**Enunciado da tarefa:**
Dê a continuação do texto sobre as máquinas e a indução científica, começando logo após a última frase apresentada.
══ Texto de origem ══
Nenhuma justificativa é, no geral, oferecida para esses enunciados. Creio que estão, na maior parte, alicerçados no princípio da indução científica. Um homem viu milhares de máquinas durante a sua vida. Do que observou, tira certo número de conclusões gerais. As máquinas são feias; cada uma delas foi construída para um objetivo muito limitado; quando se lhes pede algo um pouco diferente, elas se tornam inúteis; a variedade de comportamento de qualquer uma delas é muito pequena; etc. etc. Naturalmente, a conclusão é a de que tais serão, necessariamente, propriedades das máquinas em geral. Muitas limitações advêm da capacidade de memória assaz reduzida dessas máquinas (dou por entendido que a ideia de capacidade de memória seja ampliada de alguma maneira, de forma a abranger outras máquinas que não as de estado discreto. A definição exata não importa, de vez que não se pretende nenhuma precisão matemática na presente discussão). Há alguns anos atrás, quando quase não se falava de computadores digitais, era possível suscitar muita incredulidade a respeito deles caso se lhes mencionasse as propriedades sem descrever-lhes a construção. Isso se devia, presumivelmente, a uma aplicação semelhante do princípio da indução científica. Tais aplicações do princípio, na maioria dos casos, são evidentemente inconscientes. Uma criança que já se queimou teme o fogo, e mostra que o teme evitando-o; está aplicando, a meu ver, o princípio da indução científica. (Claro que eu poderia também descrever o seu comportamento de muitos outros modos.) As obras e hábitos da humanidade não parecem ser material muito apropriado a que aplicar a indução científica. Grande parte do espaço-tempo deve ser investigada, se se quiserem resultados seguros. De outro modo, podemos decidir (como a maioria das crianças inglesas), que toda a gente fala inglês, e que é bobagem aprender francês.

Há, contudo, observações especiais a serem feitas acerca das incapacidades que foram mencionadas. A incapacidade de saborear morangos com creme talvez tenha impressionado o leitor como frívola. Possivelmente, pode-se fazer com que uma máquina saboreie esse prato delicioso, mas tal empenho seria idiota. O que é importante, no relativo a essa capacidade, é que ela contribua para algumas das outras capacidades, por exemplo: a dificuldade de ocorrer entre homem e máquina a mesma espécie de amizade existente entre um homem branco e outro, ou entre dois homens pretos.
═══
══ Registros de dados ══
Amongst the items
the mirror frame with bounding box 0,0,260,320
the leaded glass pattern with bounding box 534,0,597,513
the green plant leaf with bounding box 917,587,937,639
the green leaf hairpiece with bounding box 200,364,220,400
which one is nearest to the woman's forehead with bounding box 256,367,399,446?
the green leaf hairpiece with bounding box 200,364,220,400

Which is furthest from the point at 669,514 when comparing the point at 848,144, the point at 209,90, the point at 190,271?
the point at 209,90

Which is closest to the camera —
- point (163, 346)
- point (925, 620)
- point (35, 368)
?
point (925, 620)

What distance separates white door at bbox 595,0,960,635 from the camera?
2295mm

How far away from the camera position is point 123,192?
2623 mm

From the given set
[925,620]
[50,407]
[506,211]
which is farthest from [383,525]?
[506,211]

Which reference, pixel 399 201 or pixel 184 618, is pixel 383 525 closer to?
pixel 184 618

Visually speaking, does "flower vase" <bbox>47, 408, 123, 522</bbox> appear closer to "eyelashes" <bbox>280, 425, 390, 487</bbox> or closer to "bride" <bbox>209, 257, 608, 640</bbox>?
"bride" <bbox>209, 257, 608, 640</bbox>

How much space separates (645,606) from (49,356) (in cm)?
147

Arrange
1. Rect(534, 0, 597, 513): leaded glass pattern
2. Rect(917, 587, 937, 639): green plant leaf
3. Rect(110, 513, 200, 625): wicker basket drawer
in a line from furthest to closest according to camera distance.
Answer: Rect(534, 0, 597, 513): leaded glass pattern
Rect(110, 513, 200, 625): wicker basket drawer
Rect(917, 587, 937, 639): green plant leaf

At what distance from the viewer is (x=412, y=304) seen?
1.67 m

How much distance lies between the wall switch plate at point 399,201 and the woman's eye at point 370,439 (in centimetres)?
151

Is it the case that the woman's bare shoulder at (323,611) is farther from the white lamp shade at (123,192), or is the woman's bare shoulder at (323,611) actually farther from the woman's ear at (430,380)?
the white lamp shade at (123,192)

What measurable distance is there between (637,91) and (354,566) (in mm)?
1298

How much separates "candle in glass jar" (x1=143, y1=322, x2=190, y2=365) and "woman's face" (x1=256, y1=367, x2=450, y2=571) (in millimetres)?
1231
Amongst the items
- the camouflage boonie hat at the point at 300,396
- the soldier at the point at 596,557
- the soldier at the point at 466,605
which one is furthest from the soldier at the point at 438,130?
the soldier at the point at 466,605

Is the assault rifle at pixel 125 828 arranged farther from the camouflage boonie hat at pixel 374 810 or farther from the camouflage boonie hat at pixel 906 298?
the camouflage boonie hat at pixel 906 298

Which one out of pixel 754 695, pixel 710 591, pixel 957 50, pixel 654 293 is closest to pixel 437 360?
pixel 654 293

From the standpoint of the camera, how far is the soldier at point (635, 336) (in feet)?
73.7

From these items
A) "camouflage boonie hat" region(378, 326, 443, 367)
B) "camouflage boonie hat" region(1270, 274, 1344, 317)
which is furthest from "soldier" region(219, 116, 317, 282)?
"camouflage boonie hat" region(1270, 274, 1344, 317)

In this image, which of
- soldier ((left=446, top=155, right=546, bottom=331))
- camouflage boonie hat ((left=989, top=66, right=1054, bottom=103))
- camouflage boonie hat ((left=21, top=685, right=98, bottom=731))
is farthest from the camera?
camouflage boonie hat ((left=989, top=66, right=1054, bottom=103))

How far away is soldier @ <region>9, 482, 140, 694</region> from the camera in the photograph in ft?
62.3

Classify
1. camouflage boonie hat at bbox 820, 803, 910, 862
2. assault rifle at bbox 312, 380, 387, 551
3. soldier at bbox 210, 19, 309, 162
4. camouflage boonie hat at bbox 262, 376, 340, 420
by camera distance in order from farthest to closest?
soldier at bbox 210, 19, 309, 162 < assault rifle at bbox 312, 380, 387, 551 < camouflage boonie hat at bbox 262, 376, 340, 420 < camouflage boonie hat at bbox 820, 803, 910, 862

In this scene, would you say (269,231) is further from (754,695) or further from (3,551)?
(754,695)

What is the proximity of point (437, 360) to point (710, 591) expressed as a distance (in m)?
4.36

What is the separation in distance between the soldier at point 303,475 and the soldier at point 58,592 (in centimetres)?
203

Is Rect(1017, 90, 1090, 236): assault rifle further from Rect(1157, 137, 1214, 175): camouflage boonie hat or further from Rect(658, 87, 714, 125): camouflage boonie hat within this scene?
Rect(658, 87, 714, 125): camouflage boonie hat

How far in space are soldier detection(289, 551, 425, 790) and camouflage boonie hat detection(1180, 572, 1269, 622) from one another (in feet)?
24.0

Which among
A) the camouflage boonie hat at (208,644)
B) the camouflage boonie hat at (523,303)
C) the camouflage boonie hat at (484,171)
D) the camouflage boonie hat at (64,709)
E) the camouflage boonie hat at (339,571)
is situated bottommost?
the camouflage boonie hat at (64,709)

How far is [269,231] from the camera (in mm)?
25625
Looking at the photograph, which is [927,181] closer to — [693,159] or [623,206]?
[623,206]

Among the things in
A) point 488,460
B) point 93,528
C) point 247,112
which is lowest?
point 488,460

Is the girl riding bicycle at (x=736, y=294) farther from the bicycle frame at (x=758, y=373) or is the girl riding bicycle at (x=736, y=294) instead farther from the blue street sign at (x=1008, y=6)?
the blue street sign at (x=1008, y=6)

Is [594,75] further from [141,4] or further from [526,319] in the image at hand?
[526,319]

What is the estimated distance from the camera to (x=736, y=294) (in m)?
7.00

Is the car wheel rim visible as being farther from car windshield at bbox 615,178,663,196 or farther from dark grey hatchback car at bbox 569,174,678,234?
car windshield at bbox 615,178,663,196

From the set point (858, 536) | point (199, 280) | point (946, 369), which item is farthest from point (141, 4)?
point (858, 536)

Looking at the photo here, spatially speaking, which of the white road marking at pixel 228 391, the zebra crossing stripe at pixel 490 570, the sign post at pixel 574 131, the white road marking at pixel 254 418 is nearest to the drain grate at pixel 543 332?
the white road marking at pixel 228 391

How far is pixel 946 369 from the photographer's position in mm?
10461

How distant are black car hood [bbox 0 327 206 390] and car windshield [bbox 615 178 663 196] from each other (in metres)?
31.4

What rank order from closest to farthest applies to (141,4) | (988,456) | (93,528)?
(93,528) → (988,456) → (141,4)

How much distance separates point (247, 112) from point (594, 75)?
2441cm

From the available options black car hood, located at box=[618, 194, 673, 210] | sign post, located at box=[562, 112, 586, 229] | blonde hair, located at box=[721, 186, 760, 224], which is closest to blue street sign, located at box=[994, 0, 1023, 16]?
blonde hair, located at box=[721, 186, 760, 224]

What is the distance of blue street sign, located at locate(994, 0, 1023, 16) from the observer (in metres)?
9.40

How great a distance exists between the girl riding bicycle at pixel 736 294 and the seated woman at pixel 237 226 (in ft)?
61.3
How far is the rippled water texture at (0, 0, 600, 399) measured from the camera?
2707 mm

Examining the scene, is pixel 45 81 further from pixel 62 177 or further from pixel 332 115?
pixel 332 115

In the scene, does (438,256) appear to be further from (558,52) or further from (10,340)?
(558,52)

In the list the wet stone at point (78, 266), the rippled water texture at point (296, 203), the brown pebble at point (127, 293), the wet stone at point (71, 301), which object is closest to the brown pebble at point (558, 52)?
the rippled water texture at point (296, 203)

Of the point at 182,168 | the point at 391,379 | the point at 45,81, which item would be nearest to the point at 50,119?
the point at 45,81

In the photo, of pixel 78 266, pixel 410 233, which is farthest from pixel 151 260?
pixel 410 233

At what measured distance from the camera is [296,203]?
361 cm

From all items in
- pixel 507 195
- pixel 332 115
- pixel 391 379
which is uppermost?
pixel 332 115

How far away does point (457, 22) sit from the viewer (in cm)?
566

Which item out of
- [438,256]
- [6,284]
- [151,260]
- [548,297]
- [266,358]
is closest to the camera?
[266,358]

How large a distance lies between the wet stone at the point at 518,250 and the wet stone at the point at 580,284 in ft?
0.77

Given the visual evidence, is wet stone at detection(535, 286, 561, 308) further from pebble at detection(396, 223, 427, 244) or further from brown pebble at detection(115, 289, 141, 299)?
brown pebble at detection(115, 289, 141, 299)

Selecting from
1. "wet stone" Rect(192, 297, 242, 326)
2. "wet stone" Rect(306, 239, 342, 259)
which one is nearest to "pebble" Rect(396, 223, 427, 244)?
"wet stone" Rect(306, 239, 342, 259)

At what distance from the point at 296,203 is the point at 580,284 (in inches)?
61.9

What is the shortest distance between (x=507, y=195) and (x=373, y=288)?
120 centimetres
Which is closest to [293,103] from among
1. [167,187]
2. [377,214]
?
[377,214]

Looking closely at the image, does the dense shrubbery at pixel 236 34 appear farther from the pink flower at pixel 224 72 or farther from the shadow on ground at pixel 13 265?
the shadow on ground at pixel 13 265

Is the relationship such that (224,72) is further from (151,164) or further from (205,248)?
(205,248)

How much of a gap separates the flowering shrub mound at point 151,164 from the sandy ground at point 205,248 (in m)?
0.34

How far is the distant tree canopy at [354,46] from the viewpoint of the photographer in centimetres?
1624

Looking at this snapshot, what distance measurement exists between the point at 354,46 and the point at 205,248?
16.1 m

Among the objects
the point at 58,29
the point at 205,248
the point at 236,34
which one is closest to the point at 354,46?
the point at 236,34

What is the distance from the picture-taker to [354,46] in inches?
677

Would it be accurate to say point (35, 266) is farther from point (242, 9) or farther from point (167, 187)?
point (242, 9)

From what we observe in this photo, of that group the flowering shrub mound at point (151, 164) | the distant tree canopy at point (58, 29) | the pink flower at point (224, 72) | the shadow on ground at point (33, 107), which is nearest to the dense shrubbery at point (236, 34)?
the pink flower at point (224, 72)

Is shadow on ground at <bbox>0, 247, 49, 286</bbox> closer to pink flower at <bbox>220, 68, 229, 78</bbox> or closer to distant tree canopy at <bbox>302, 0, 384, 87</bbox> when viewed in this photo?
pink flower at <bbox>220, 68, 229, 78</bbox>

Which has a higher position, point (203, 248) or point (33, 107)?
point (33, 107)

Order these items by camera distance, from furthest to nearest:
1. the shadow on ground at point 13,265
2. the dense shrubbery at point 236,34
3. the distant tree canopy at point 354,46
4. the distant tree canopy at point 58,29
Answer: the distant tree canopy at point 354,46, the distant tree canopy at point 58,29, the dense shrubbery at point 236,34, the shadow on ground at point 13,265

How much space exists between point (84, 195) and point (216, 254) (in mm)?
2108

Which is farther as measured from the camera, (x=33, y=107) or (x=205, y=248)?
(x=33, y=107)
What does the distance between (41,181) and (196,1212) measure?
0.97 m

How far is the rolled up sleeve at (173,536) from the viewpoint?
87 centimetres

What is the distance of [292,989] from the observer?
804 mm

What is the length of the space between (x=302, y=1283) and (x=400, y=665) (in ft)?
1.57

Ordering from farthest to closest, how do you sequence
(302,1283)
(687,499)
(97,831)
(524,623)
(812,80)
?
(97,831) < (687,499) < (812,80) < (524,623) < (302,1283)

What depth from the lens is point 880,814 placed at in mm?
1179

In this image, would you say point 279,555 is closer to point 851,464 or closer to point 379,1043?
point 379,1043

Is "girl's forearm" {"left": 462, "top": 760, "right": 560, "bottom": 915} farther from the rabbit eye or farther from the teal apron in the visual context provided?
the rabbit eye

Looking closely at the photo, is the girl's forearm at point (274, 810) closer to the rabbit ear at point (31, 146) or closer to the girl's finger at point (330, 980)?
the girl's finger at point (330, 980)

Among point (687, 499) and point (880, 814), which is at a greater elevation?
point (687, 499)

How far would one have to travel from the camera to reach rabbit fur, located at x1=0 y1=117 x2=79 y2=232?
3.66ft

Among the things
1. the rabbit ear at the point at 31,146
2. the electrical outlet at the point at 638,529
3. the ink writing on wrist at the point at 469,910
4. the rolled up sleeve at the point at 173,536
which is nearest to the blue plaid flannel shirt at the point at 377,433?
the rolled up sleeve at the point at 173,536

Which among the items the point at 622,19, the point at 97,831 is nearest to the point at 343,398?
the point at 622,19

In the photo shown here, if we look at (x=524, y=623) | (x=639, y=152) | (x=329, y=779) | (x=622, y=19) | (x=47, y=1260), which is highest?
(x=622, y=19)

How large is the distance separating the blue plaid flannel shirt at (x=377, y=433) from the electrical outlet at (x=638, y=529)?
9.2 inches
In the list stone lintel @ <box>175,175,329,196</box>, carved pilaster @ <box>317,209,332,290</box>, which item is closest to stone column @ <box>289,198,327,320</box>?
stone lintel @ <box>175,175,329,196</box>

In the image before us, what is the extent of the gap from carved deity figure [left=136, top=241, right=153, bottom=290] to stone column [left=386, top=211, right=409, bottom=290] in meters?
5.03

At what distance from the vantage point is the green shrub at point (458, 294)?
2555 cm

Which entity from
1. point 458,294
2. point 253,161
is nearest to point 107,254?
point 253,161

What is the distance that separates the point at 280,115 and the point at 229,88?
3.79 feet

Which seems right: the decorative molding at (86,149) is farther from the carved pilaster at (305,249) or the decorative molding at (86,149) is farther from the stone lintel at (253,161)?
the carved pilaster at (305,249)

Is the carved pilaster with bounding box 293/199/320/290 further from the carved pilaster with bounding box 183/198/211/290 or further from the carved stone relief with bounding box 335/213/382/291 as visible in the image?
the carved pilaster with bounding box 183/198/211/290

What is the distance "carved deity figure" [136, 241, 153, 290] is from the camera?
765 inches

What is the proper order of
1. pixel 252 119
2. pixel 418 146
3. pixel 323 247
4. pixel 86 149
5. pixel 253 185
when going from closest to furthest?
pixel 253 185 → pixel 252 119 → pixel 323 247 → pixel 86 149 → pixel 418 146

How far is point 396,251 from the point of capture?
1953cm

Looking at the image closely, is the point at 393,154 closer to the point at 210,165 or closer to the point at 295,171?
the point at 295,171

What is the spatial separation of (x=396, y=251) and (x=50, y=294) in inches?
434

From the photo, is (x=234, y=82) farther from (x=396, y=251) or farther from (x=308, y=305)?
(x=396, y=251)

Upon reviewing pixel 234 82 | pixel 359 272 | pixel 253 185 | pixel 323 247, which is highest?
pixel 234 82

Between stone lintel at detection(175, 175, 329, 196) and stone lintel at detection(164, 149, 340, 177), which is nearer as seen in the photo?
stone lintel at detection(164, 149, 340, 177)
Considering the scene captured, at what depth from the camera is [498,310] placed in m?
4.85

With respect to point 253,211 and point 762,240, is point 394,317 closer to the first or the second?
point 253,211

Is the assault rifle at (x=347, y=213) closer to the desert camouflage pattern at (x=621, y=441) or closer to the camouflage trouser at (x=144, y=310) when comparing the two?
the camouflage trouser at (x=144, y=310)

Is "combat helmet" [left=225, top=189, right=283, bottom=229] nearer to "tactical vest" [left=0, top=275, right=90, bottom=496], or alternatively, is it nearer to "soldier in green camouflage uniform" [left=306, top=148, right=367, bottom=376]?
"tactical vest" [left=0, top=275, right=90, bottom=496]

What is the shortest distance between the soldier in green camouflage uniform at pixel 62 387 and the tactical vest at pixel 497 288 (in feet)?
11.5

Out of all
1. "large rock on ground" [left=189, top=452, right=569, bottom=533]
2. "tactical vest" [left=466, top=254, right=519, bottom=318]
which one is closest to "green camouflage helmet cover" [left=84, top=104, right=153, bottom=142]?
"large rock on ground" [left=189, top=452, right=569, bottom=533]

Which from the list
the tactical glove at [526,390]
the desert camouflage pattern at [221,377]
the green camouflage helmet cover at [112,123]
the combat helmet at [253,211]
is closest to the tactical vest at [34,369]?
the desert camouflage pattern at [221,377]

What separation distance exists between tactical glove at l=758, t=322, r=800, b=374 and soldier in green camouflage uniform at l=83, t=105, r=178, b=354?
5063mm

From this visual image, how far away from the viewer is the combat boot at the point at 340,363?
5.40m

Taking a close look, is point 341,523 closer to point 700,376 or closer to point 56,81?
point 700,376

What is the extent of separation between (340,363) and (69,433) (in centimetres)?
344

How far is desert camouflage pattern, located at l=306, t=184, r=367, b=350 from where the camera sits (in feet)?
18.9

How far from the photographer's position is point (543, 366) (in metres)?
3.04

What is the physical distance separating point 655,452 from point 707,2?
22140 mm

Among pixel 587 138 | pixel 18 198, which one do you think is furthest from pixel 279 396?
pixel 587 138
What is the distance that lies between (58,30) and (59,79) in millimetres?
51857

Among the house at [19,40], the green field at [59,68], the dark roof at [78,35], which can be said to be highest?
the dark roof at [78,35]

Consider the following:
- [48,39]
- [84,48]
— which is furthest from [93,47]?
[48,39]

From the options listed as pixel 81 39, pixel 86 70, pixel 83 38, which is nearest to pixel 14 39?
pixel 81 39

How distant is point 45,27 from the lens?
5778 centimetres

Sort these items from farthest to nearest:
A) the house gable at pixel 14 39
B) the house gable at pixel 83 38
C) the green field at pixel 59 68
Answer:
═══
**Resultado da tarefa:**
A alegação de que “as máquinas não podem cometer erros” parece curiosa. Sente-se a tentação de responder: “Será que elas são piores por causa disso?” Mas vamos adotar uma atitude mais simpática e procurar ver o que isso realmente significa. Penso que tal crítica pode ser explicada em termos do jogo da imitação. Pretende-se que o interrogador possa distinguir a máquina do homem com simplesmente propor-lhes certo número de problemas de aritmética. A máquina seria desmascarada devido à sua precisão mortal. A resposta a esse argumento é simples. A máquina (programada para jogar o jogo) não procuraria dar respostas corretas aos problemas de aritmética. Introduziria deliberadamente erros, de um modo calculado a confundir o interrogador. Um defeito mecânico provavelmente se revelaria através de uma decisão inapropriada quanto a que espécie de erro de aritmética seria feito. Mesmo tal interpretação da crítica não é suficientemente simpática. Não dispomos, entretanto, de espaço bastante para continuar a examiná-la. A meu ver, semelhante crítica deriva de uma confusão entre dois tipos de erros. Podemos chamar-lhes “erros de funcionamento” e “erros de conclusão”. Os erros de funcionamento são devidos a uma falha mecânica ou elétrica que faz com que a máquina se comporte de modo diferente do planejado. Nas discussões filosóficas, prefere-se ignorar a possibilidade de tais erros; discutem-se então “máquinas abstratas”. Essas máquinas abstratas são antes ficções matemáticas que objetos físicos. Por definição, são incapazes de erros de funcionamento. Nesse sentido, podemos dizer realmente que “máquinas nunca podem errar”. Erros de conclusão só podem surgir quando algum significado é atribuído aos sinais de saída da máquina. A máquina poderia, por exemplo, escrever equações matemáticas ou frases em inglês.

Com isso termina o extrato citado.